--- Supplied records Enclosed Below ---
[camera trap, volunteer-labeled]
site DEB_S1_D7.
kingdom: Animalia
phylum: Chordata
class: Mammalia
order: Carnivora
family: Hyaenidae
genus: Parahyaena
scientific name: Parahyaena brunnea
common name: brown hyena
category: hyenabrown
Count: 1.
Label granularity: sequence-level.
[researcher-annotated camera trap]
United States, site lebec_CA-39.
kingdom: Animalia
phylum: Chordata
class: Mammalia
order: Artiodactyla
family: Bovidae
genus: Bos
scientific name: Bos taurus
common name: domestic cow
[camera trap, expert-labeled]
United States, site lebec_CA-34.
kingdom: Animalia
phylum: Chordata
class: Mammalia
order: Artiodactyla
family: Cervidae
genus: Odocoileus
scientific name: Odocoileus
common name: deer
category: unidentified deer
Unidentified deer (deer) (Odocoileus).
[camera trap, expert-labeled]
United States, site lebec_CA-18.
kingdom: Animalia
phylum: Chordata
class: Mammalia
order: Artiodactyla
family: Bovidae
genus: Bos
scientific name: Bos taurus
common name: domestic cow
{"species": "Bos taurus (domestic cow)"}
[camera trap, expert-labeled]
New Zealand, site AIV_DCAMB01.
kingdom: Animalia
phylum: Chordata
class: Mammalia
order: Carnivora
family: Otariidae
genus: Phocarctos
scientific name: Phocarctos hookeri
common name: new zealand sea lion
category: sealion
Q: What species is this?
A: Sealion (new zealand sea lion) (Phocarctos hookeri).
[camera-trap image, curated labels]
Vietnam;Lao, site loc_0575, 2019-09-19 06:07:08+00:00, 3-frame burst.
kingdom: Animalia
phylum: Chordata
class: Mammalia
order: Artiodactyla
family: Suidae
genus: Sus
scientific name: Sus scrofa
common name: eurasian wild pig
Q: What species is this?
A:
--- End of Enclosed Supplied records ---
▶ Work instructions: Once more, write out the records exactly as they are.

▶ Task output:
[camera trap, volunteer-labeled]
site DEB_S1_D7.
kingdom: Animalia
phylum: Chordata
class: Mammalia
order: Carnivora
family: Hyaenidae
genus: Parahyaena
scientific name: Parahyaena brunnea
common name: brown hyena
category: hyenabrown
Count: 1.
Label granularity: sequence-level.
[researcher-annotated camera trap]
United States, site lebec_CA-39.
kingdom: Animalia
phylum: Chordata
class: Mammalia
order: Artiodactyla
family: Bovidae
genus: Bos
scientific name: Bos taurus
common name: domestic cow
[camera trap, expert-labeled]
United States, site lebec_CA-34.
kingdom: Animalia
phylum: Chordata
class: Mammalia
order: Artiodactyla
family: Cervidae
genus: Odocoileus
scientific name: Odocoileus
common name: deer
category: unidentified deer
Unidentified deer (deer) (Odocoileus).
[camera trap, expert-labeled]
United States, site lebec_CA-18.
kingdom: Animalia
phylum: Chordata
class: Mammalia
order: Artiodactyla
family: Bovidae
genus: Bos
scientific name: Bos taurus
common name: domestic cow
{"species": "Bos taurus (domestic cow)"}
[camera trap, expert-labeled]
New Zealand, site AIV_DCAMB01.
kingdom: Animalia
phylum: Chordata
class: Mammalia
order: Carnivora
family: Otariidae
genus: Phocarctos
scientific name: Phocarctos hookeri
common name: new zealand sea lion
category: sealion
Q: What species is this?
A: Sealion (new zealand sea lion) (Phocarctos hookeri).
[camera-trap image, curated labels]
Vietnam;Lao, site loc_0575, 2019-09-19 06:07:08+00:00, 3-frame burst.
kingdom: Animalia
phylum: Chordata
class: Mammalia
order: Artiodactyla
family: Suidae
genus: Sus
scientific name: Sus scrofa
common name: eurasian wild pig
Q: What species is this?
A:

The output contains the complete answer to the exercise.